▶ **Текст документа**:
::::::::

«Магом» и «верховным жрецом» называли Валерия Брюсова современники-литераторы… Волевой, гордый и властный вождь поэзии Серебряного века пытался охватить своим творчеством все темы, все жанры, весь мир. В репертуаре этого «чародея» есть стихотворение, выделяющееся на фоне его мистического творчества, – «Библия». Как же выглядит «книга книг» в интерпретации самого таинственного поэта русской литературы? Продолжаем наш проект «50 великих стихотворений».
Содержание
"Библия"
Исторический контекст
Автор
О произведении
Отсылки к Библии
Непонятные слова
Библия
О, книга книг! Кто не изведал,
В своей изменчивой судьбе,
Как ты целишь того, кто предал
Свой утомленный дух — тебе!
В чреде видений неизменных,
Как совершенна и чиста —
Твоих страниц проникновенных
Младенческая простота!
Не меркнут образы святые,
Однажды вызваны тобой:
Пред Евой — искушенье Змия,
С голубкой возвращенной — Ной!
Все, в страшный час, в горах, застыли
Отец и сын, костер сложив;
Жив облик женственной Рахили,
Израиль-богоборец — жив!

::::::::

▶ **Собранные материалы**:
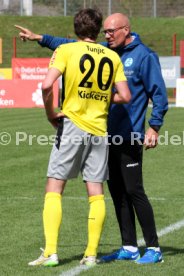 SV R&ouml;chling V&ouml;lklingen - Stuttgarter Kickers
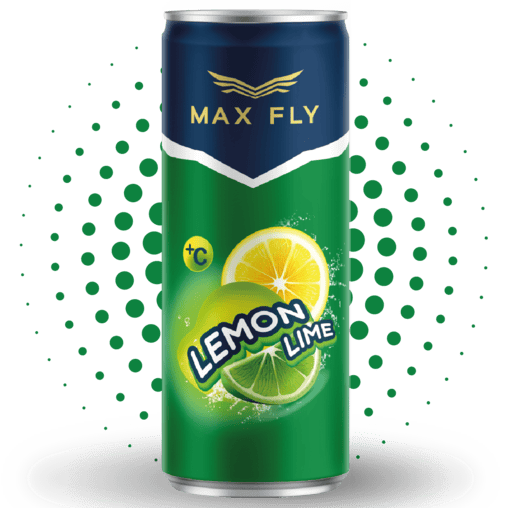 Maxfly Lemon Lime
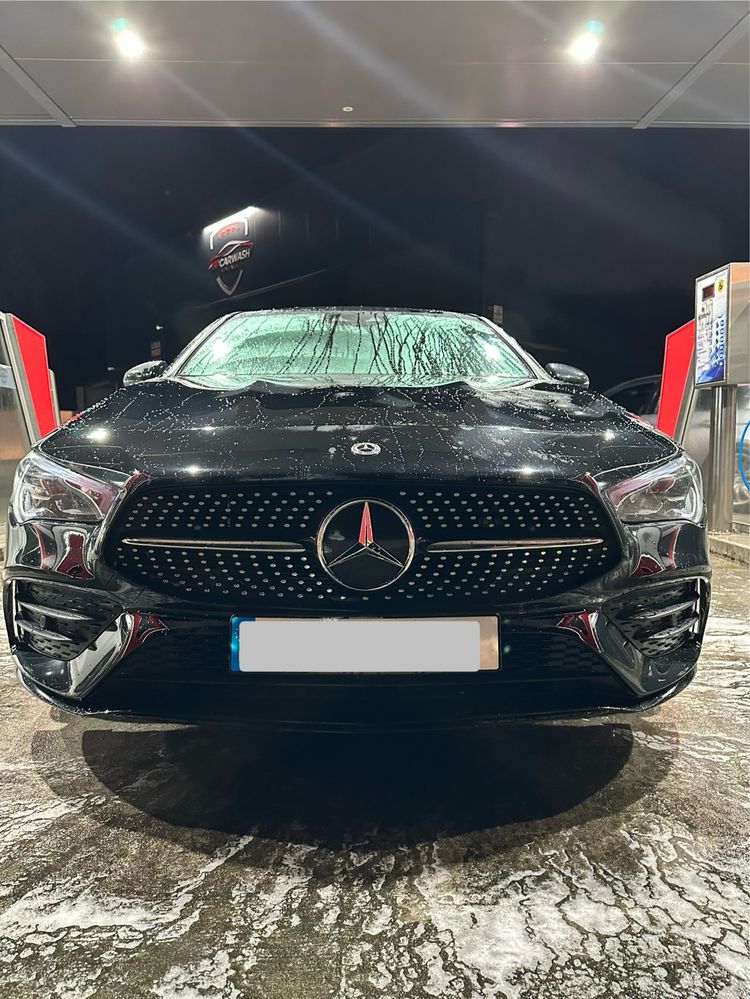 Grelha original mercedes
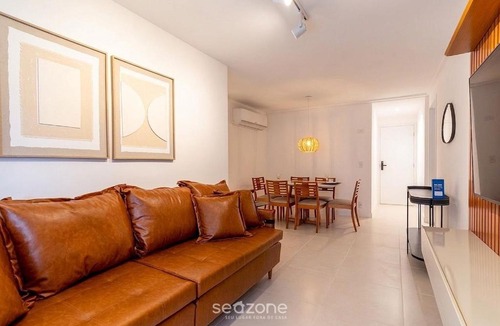 Vila Nova Apartment | Apt. in Condo. w/Pool 740m from Beach ANO0505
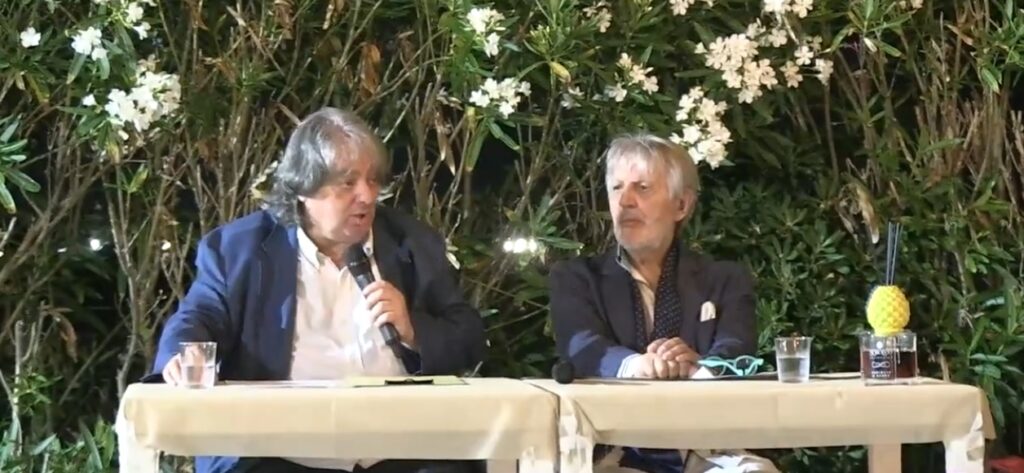 Quando la Milonga incontra la letteratura: a Pizzo il fascino di “Metropolitan Gigolò” di Sergio Barletta (VIDEO) 7 gigolo 1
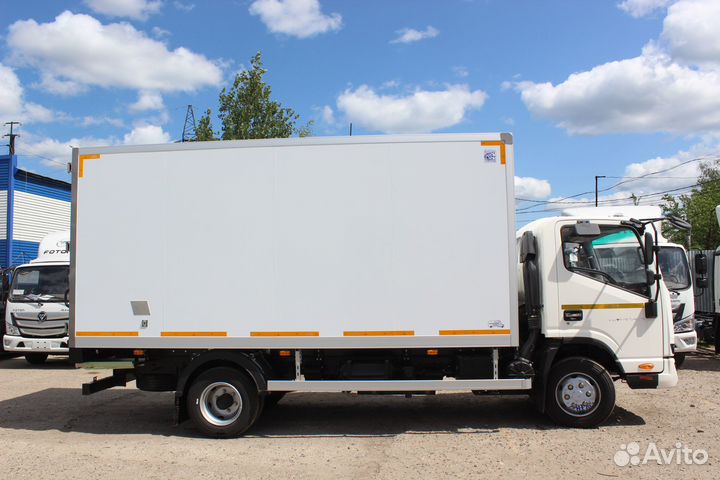 КАМАЗ Компас 9, 2024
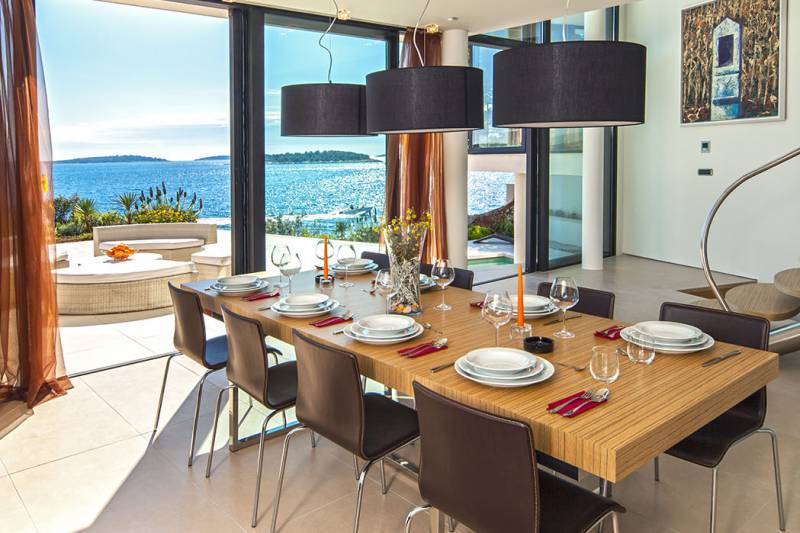 Luxury Residence Ocean Dream III Primošten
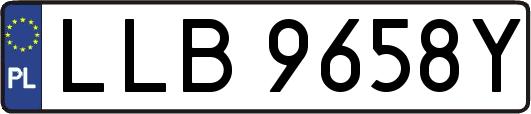 LLB9658Y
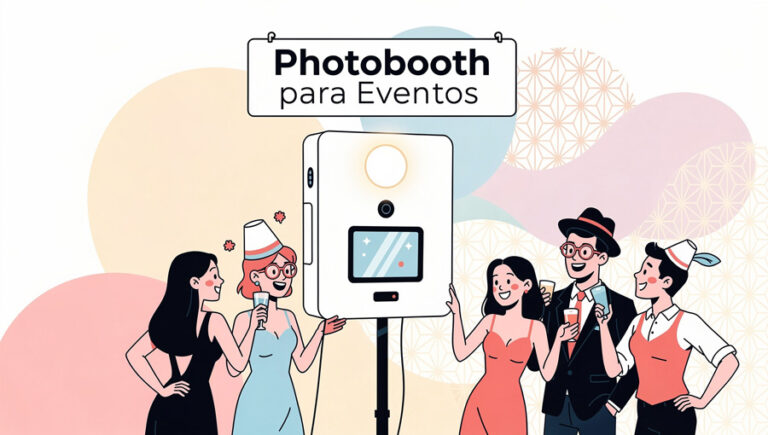 Photobooth en Colombia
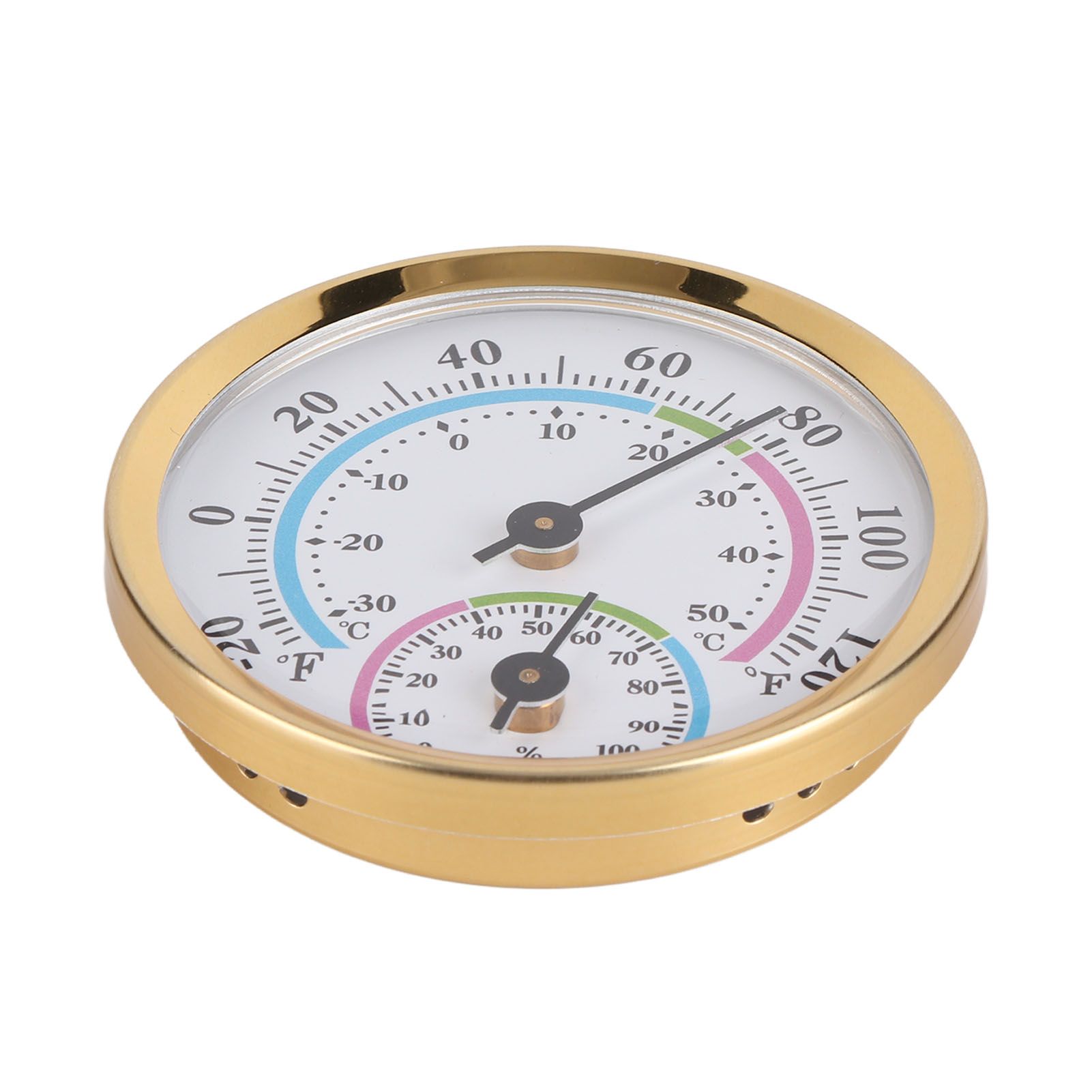 Mini Pointer Type Thermometer Hygrometer Indoor Temperature Humidity Meter view 4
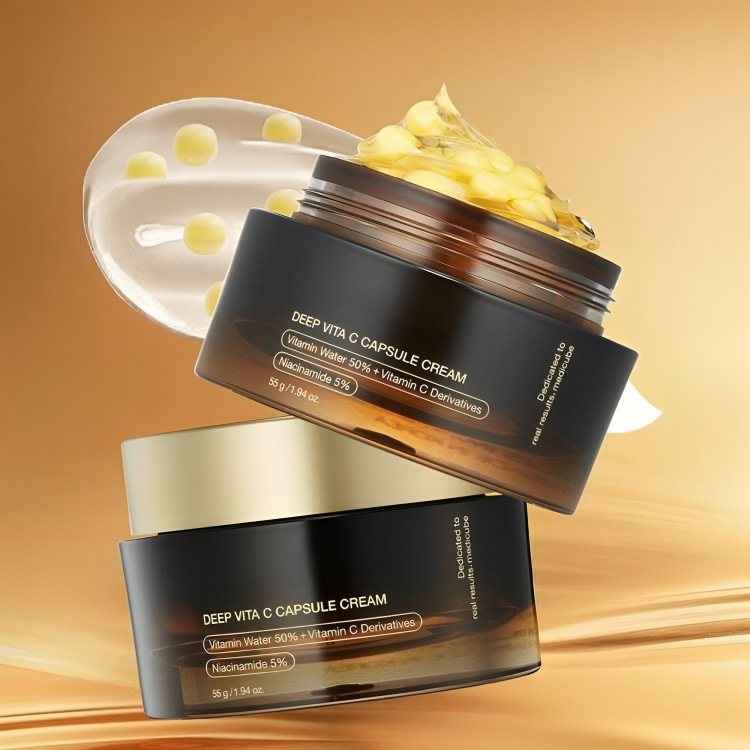 VitaGlow™ | Vitamine C-capsulecrème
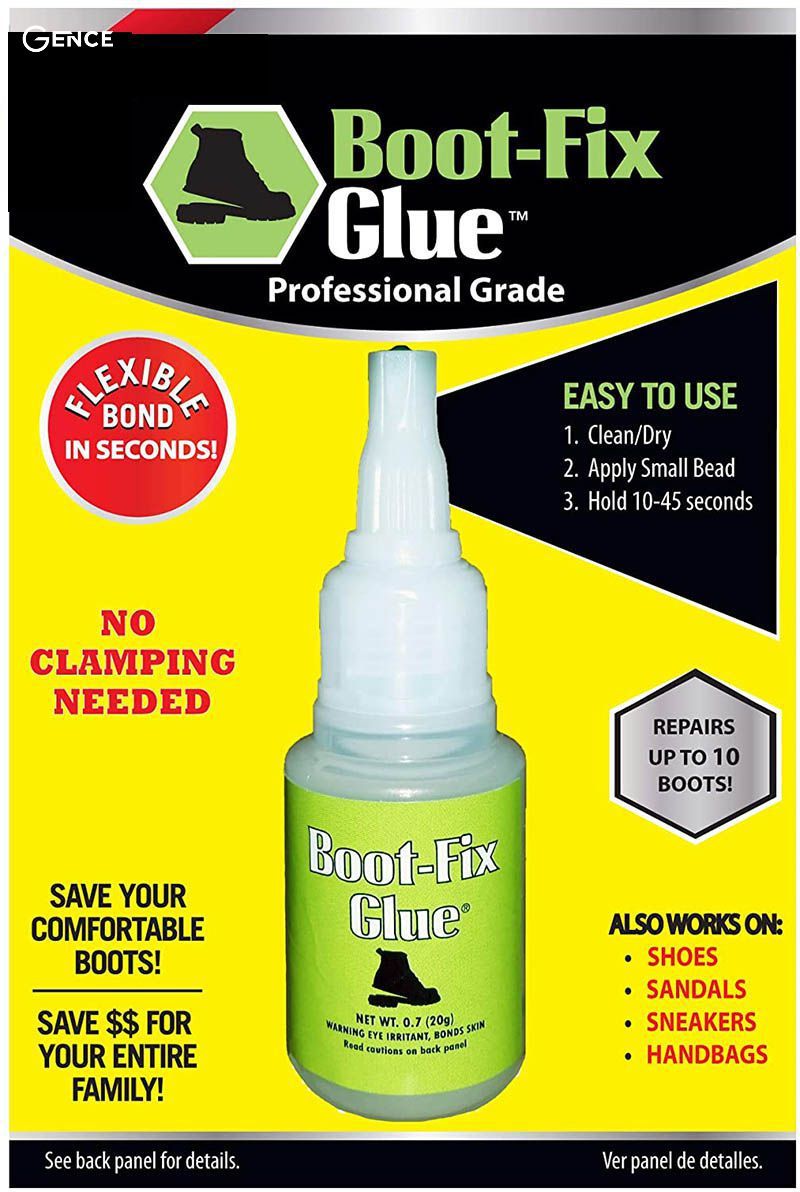 Giá của keo dán giày Boot Fix khoảng 500k/ 20ml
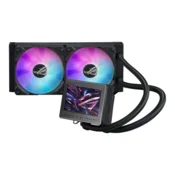 ASUS ROG Ryujin III 240 ARGB Procesor Sve-u-jednom vodeno hladenje 12 cm Crno 1 kom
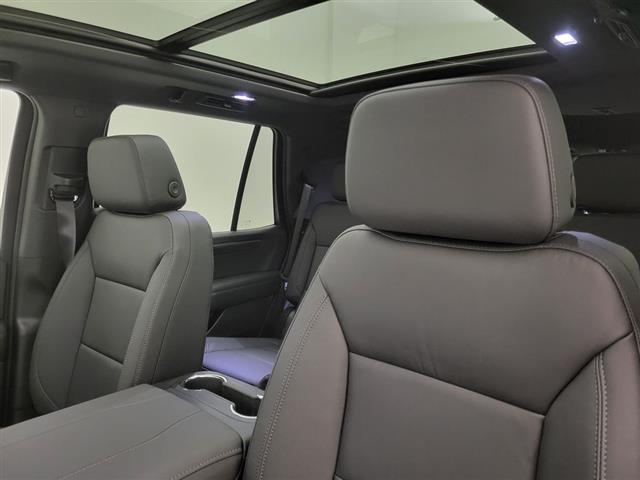 2026 Chevrolet Tahoe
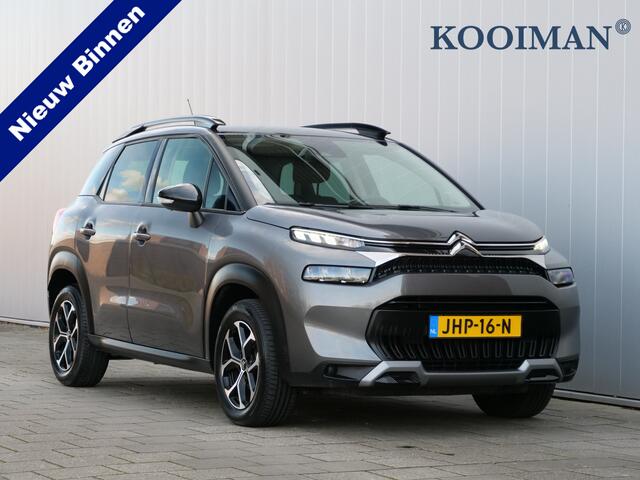 Citroen C3 Aircross 1.2 PureTech Plus 110 Pk Navi / PDC / DAB / Apple Carplay
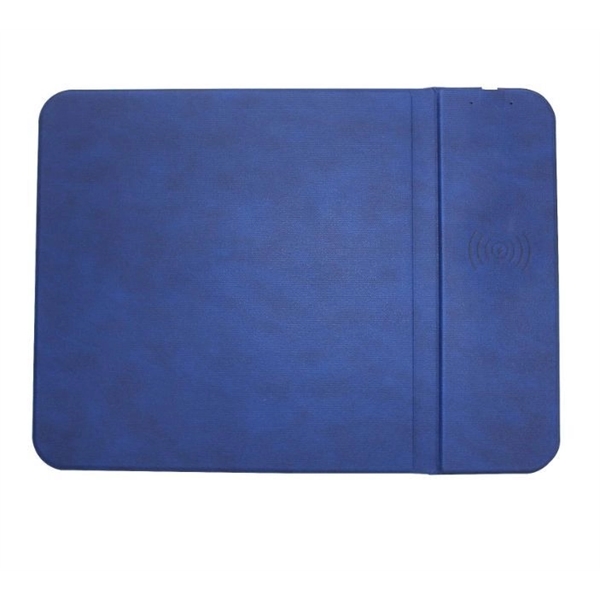 Qi Wireless Charging Pad Mouse Mat - Qi Wireless Charging Pad Mouse Mat - Image 2 of 5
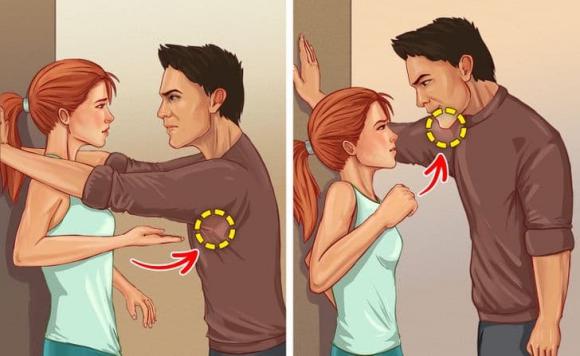 kỹ năng tự vệ, kỹ năng bảo vệ bản thân, an toàn bản thân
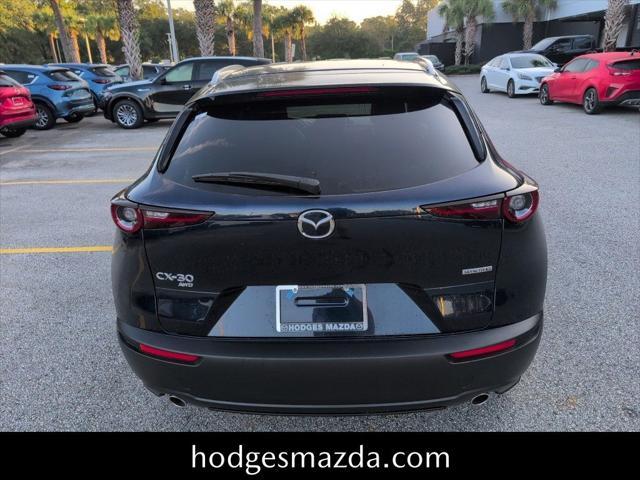 new 2024 Mazda CX-30 car, priced at $28,400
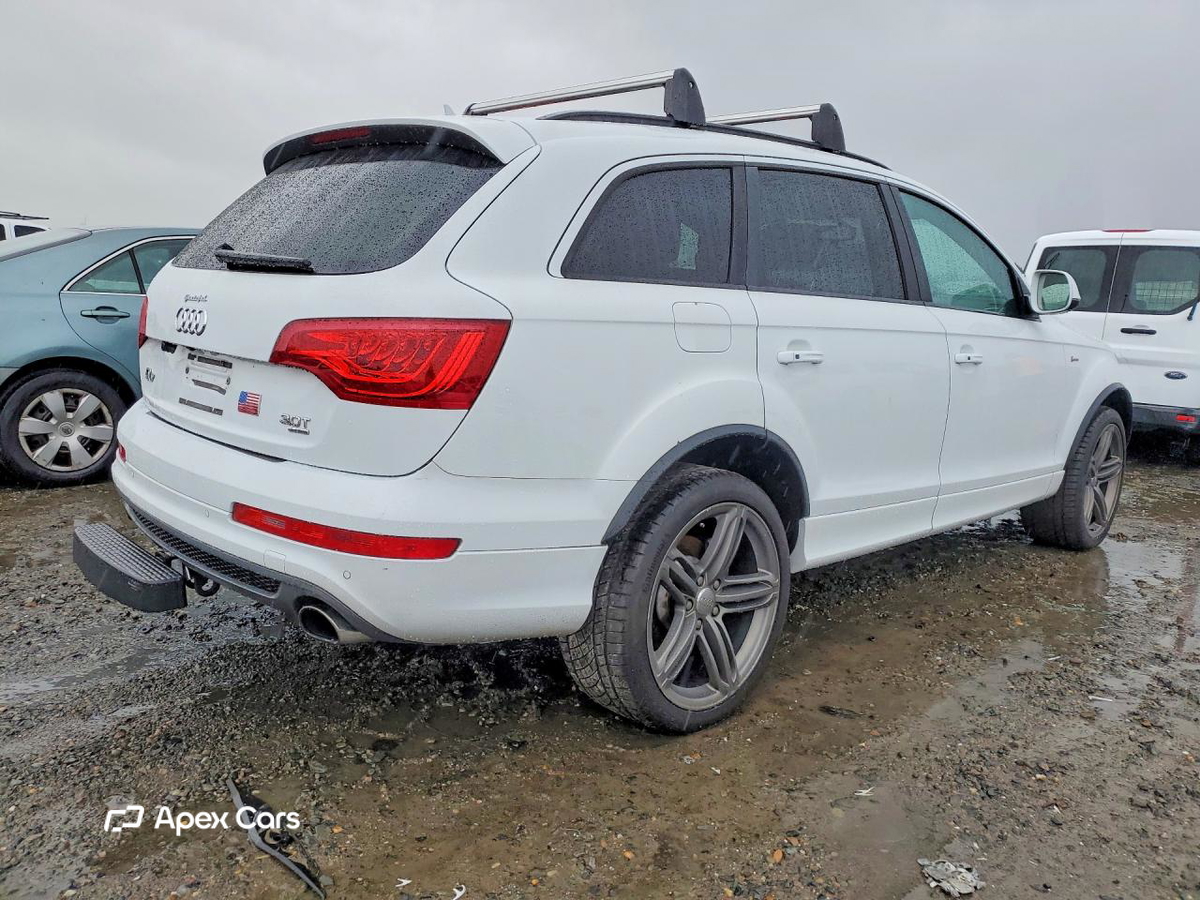 Audi Q7 2015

::::::::

▶ **Что нужно сделать**:
- 1) Как, судя по тексту о стихотворении Брюсова, называли поэта современники-литераторы?
- 2) Перепишите из текста о стихотворении Брюсова отрывок от слов «Не меркнут образы» до слов «Израиль-богоборец — жив!» включительно.
- 3) Продолжите текст о стихотворении Брюсова «Библия» после его последней строки.
Материалы для выполнения заданий не понадобятся.

▶ **Ответы к упражнению**:
- 1) «Магом» и «верховным жрецом».

- 2)
Не меркнут образы святые,
Однажды вызваны тобой:
Пред Евой — искушенье Змия,
С голубкой возвращенной — Ной!
Все, в страшный час, в горах, застыли
Отец и сын, костер сложив;
Жив облик женственной Рахили,
Израиль-богоборец — жив!

- 3)
И кто, житейское отбросив,
Не плакал, в детстве, прочитав,
Как братьев обнимал Иосиф
На высоте честей и слав!
Кто проникал, не пламенея,
Веков таинственную даль,
Познав сиянье Моисея,
С горы несущего скрижаль!
Резец, и карандаш, и кисти,
И струны, и певучий стих —
Еще светлей, еще лучистей
Творят ряд образов твоих!
Какой поэт, какой художник
К тебе не приходил, любя:
Еврей, христианин, безбожник,
Все, все учились у тебя!
И сколько мыслей гениальных
С тобой невидимо слиты:
Сквозь блеск твоих страниц кристальных
Нам светят гениев мечты.
Ты вечно новой, век за веком,
За годом год, за мигом миг,
Встаешь — алтарь пред человеком,
О Библия! о книга книг!
Ты — правда тайны сокровенной,
Ты — откровенье, ты — завет,
Всевышним данный всей вселенной
Для прошлых и грядущих лет!
Исторический контекст
Валерий Брюсов пишет стихотворение «Библия» в 1918 году в Москве. К этому моменту в связи с Октябрьской революцией и начинающейся Гражданской войной происходят серьезные подвижки в литературе. Символизм – крупнейшее литературное течение, лидером которого был Валерий Брюсов, перестал отвечать духу времени.
Владимир Маяковский. Кадр из фильма "Барышня и хулиган" (1918 г.)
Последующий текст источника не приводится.